Sally achou uma matéria e mandou para mim, como faz algumas vezes por semana. Ela tinha achado absurdo, minha reação foi bem menor. Não pelo teor, que prega que não se relacionar com pessoas trans é sinônimo de transfobia, que é de arrepiar os cabelos, mas porque eu já tinha sido exposto à essa insanidade anteriormente. Para variar, brasileiros imitam maluquices de americanos (lacradores ou conservadores) depois de algum tempo. Pelo visto essa está chegando, então é hora de falar disso: não é direito de ninguém ser atraente, e nunca vai poder ser.

Se você leu a matéria, já deve estar ciente da confusão apresentada, mas se não quis sofrer, eu resumo: a pessoa argumenta que genitália não define gênero, que brasileiro adora pornografia com transexuais e que é uma maldade negar um relacionamento amoroso com uma pessoa trans por ela ser trans.

→ **A FAZER**: Por favor, responda com base no trecho de origem: com que frequência Sally manda matérias a quem narra?

→ **DADOS FORNECIDOS**:
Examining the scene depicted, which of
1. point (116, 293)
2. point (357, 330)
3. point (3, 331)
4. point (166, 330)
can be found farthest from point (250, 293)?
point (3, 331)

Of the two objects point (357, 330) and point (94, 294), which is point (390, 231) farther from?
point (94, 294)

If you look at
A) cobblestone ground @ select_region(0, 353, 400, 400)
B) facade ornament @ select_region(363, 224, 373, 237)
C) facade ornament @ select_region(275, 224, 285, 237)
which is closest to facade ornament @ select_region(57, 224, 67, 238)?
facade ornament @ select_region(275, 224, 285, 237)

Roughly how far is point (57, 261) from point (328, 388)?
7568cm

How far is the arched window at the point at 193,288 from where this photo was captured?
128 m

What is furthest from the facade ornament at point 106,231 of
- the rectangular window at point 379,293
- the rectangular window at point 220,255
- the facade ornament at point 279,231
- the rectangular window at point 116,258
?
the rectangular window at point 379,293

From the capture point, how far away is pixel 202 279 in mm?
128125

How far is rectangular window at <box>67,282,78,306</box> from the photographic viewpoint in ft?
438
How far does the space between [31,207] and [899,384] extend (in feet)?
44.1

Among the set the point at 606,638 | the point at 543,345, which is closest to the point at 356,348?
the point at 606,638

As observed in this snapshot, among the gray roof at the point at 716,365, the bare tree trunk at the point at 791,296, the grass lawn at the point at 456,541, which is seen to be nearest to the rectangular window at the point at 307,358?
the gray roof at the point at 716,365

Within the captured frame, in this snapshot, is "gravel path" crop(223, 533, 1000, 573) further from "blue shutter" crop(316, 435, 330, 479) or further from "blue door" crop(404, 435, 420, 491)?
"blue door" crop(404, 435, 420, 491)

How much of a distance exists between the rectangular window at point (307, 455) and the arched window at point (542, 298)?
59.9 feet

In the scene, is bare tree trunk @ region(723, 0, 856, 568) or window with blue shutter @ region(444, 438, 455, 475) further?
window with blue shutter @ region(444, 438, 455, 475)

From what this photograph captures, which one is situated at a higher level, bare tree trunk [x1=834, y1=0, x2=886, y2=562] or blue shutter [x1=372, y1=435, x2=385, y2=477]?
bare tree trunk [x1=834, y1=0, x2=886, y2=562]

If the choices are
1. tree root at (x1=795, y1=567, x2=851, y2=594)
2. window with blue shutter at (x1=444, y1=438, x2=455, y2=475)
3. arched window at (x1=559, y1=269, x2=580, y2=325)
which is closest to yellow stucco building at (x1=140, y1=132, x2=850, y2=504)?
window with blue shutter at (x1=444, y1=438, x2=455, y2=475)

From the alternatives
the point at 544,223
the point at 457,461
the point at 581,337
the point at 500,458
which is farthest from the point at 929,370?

→ **RESPOSTA COMPLETA**: Algumas vezes por semana.